_Dataset entries_
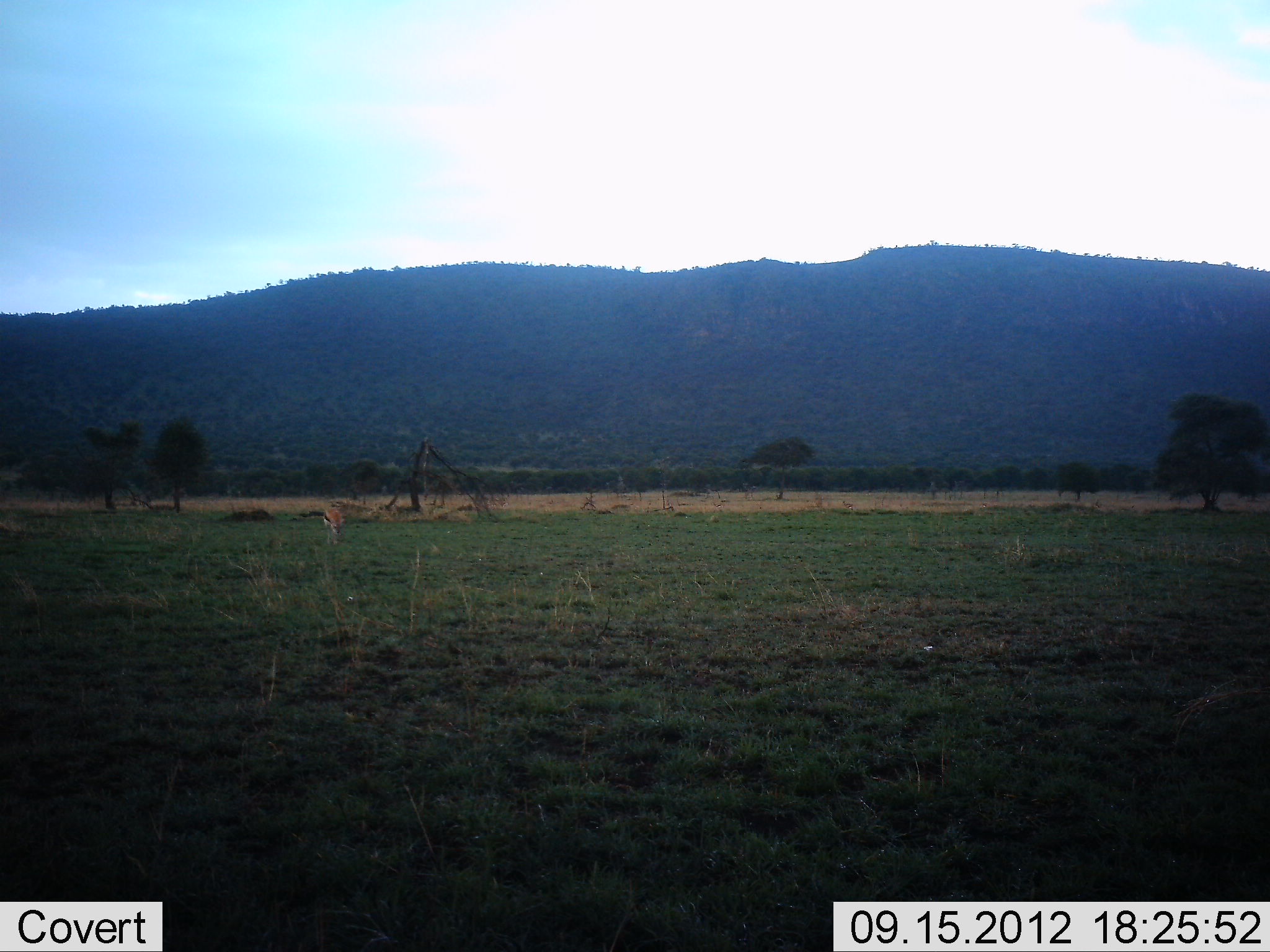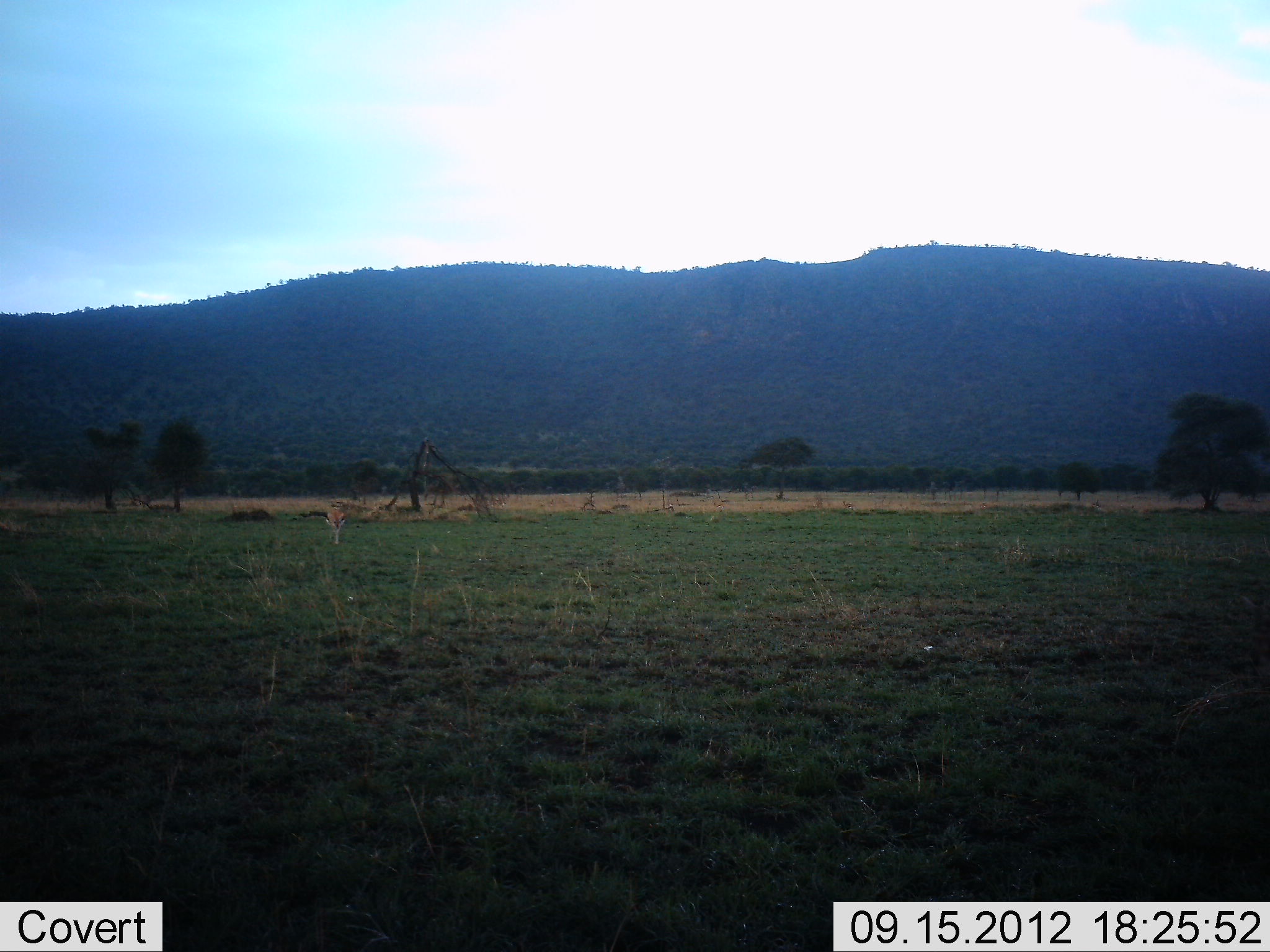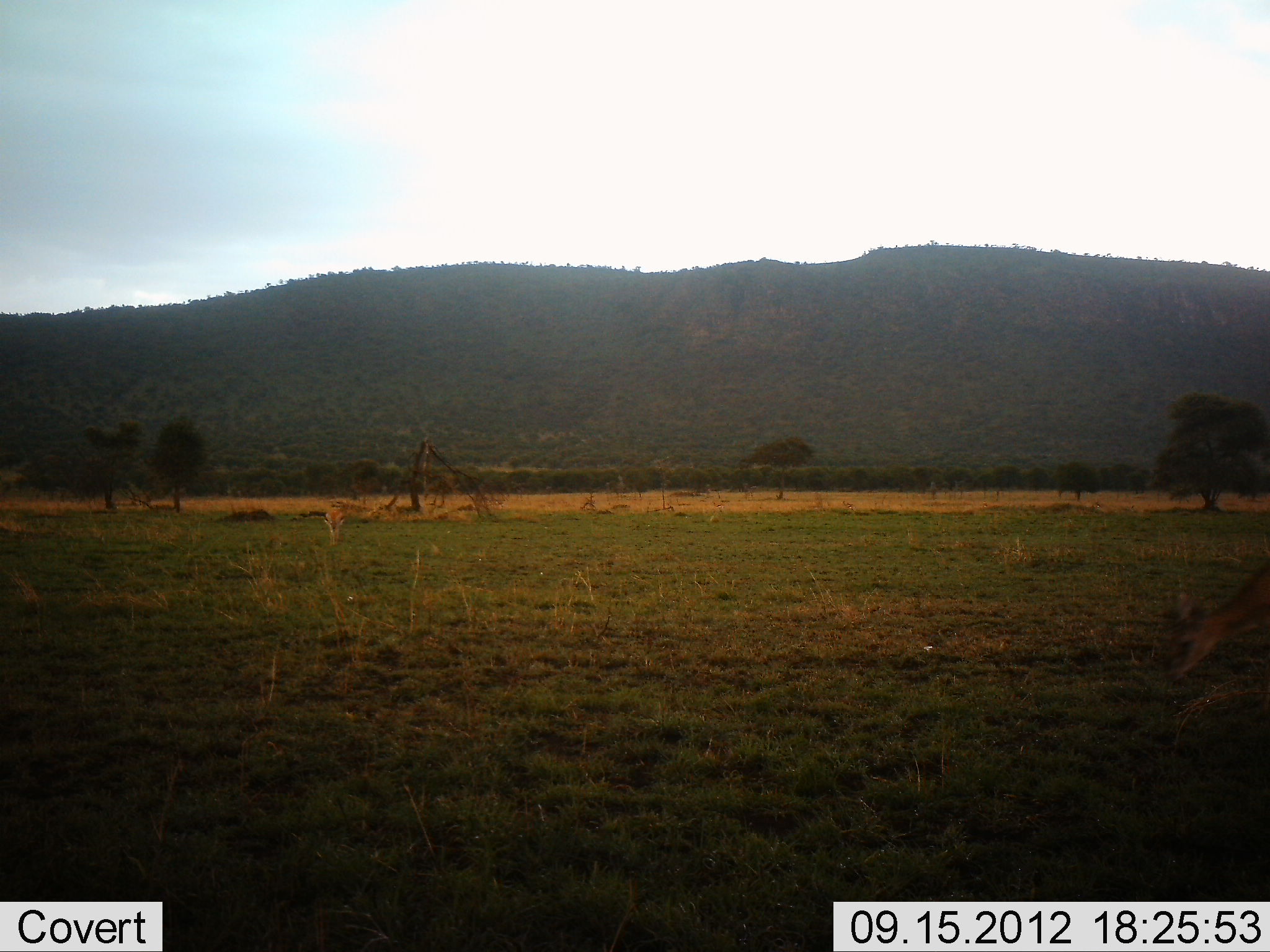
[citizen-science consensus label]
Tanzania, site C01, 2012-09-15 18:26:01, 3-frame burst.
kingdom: Animalia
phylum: Chordata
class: Mammalia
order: Artiodactyla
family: Bovidae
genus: Eudorcas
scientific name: Eudorcas thomsonii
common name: thomson's gazelle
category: gazellethomsons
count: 2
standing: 30%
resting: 0%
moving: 50%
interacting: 0%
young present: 0%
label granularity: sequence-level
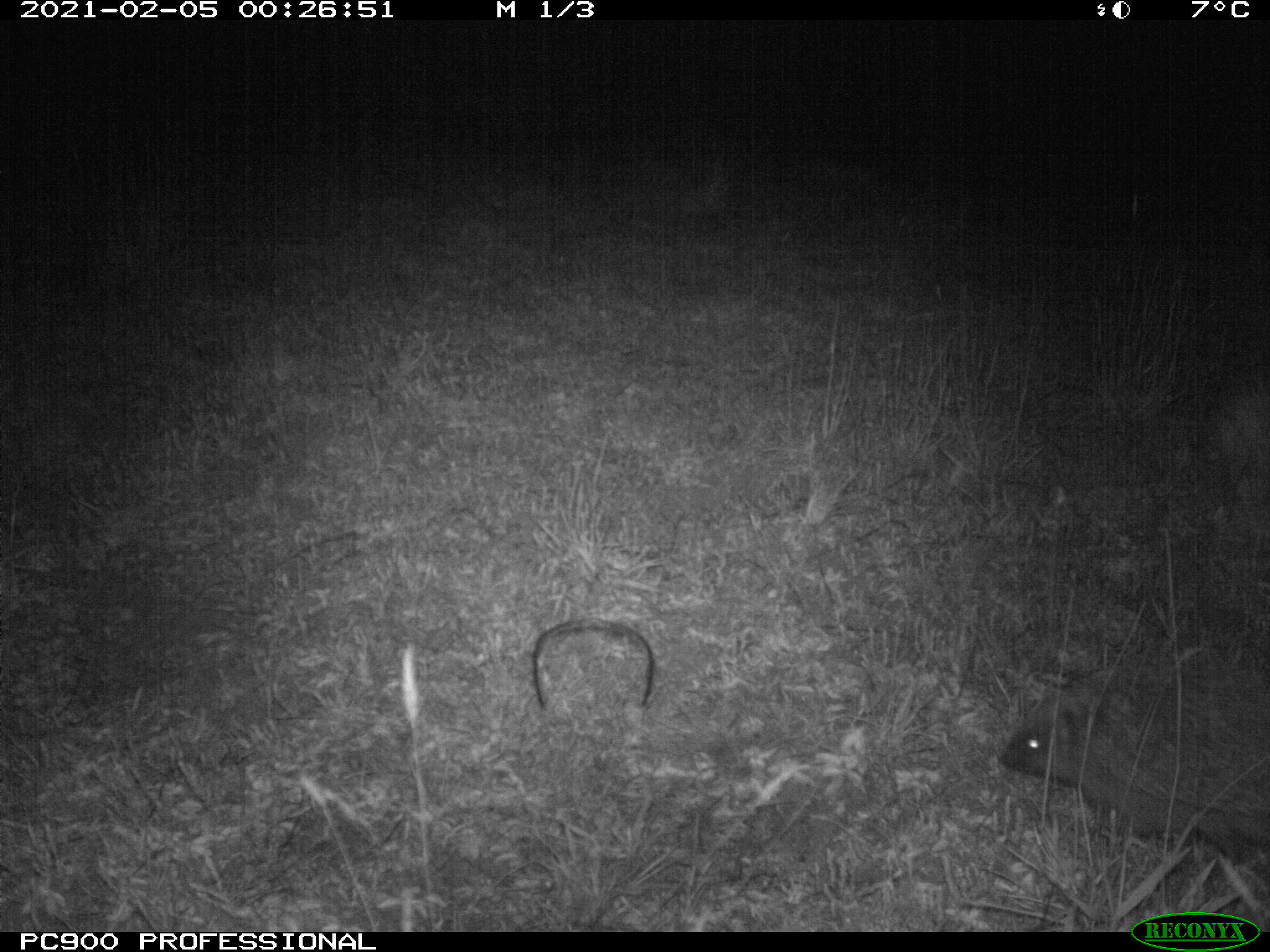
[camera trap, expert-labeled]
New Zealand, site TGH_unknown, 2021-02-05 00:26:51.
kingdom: Animalia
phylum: Chordata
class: Mammalia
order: Eulipotyphla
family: Erinaceidae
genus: Erinaceus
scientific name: Erinaceus europaeus europaeus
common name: european hedgehog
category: hedgehog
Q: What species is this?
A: Hedgehog (european hedgehog) (Erinaceus europaeus europaeus).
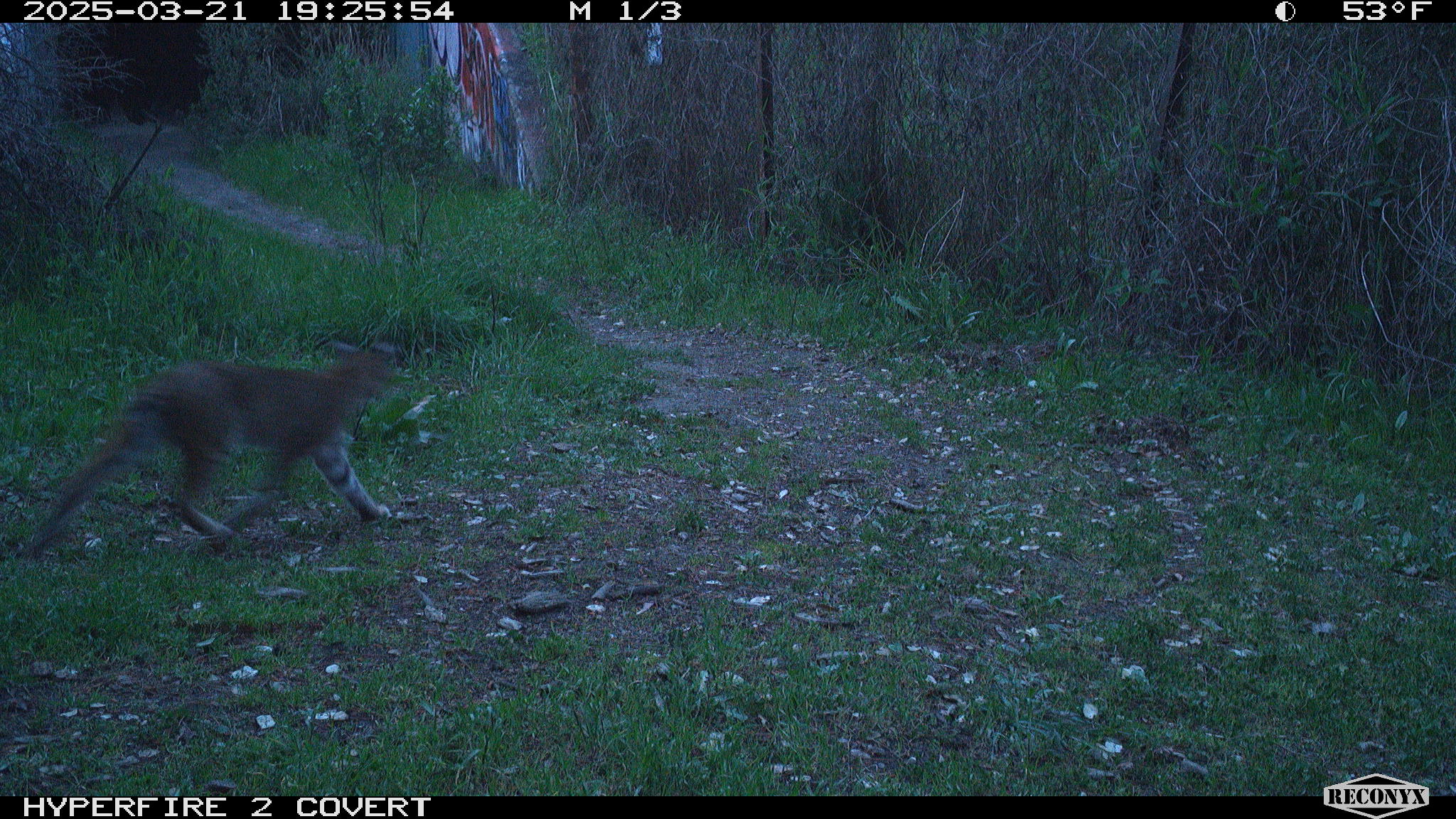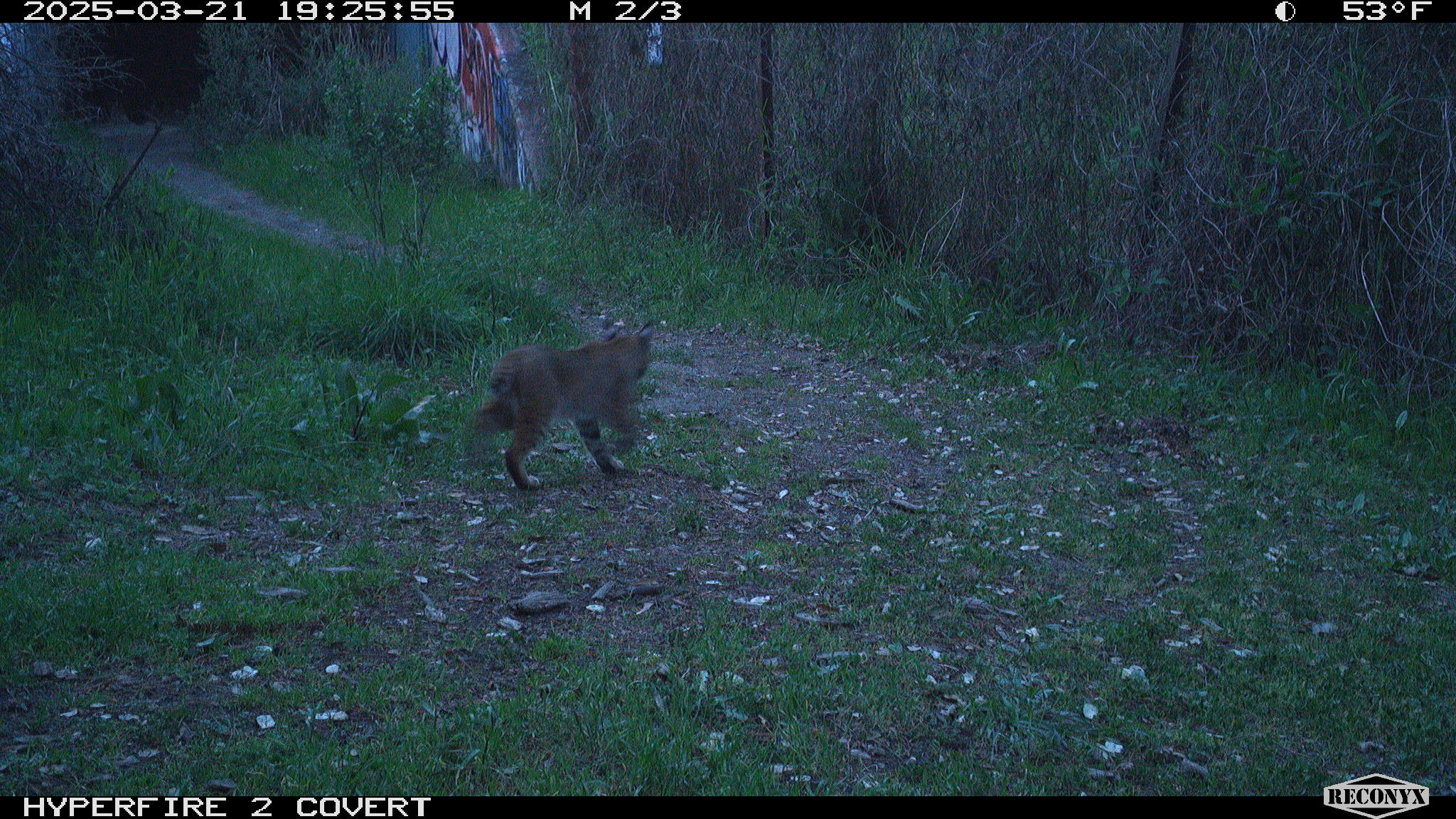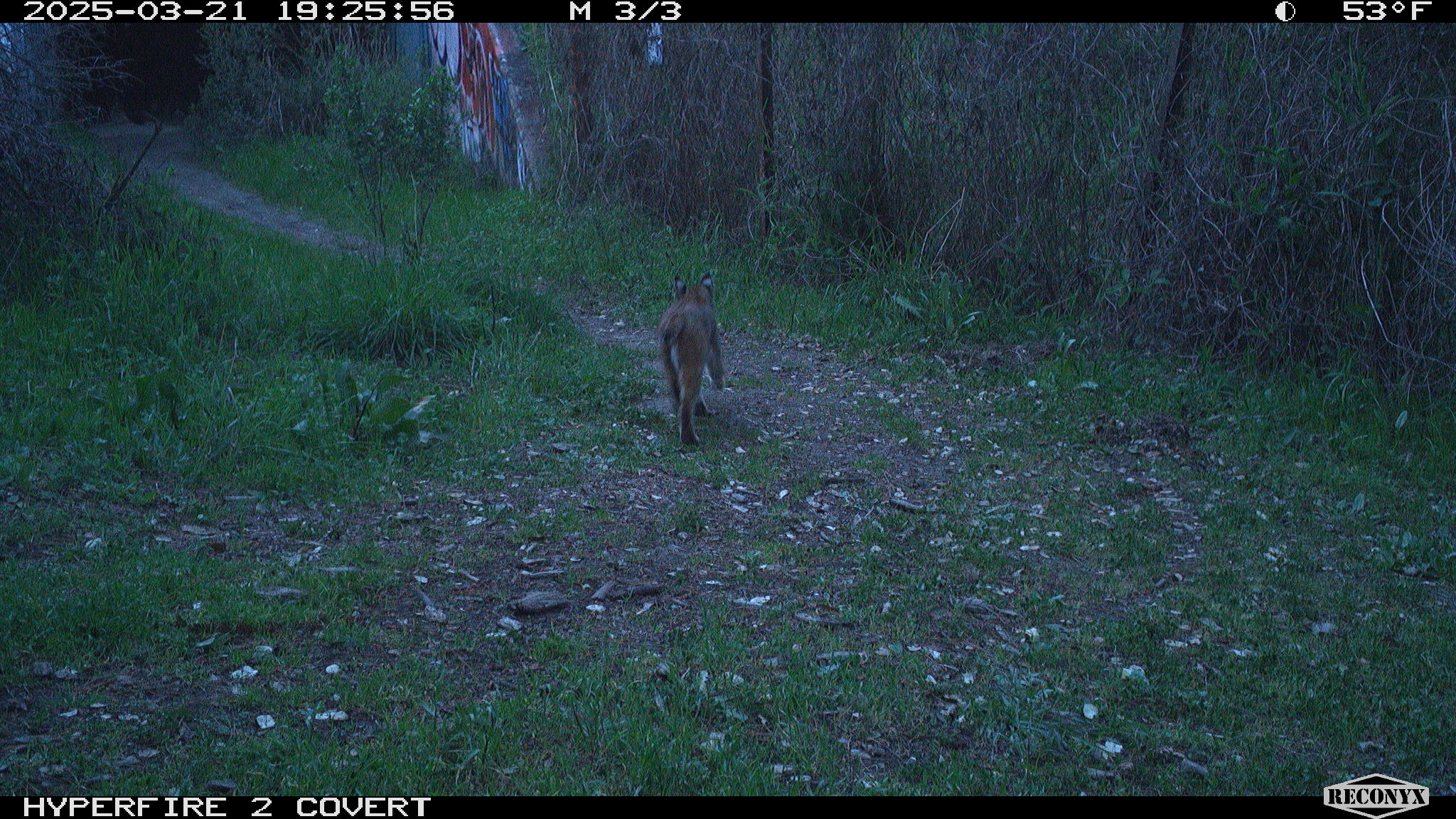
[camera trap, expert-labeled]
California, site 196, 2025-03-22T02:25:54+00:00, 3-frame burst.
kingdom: Animalia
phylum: Chordata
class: Mammalia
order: Carnivora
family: Felidae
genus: Lynx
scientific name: Lynx rufus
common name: bobcat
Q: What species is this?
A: Bobcat (Lynx rufus).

_ABOUT THIS EXERCISE_
All lines from the one containing "category: hedgehog" to the last line of the records above, both included, need to be repeated word for word; omit the pictures.

_TASK SOLUTION_
category: hedgehog
Q: What species is this?
A: Hedgehog (european hedgehog) (Erinaceus europaeus europaeus).
[camera trap, expert-labeled]
California, site 196, 2025-03-22T02:25:54+00:00, 3-frame burst.
kingdom: Animalia
phylum: Chordata
class: Mammalia
order: Carnivora
family: Felidae
genus: Lynx
scientific name: Lynx rufus
common name: bobcat
Q: What species is this?
A: Bobcat (Lynx rufus).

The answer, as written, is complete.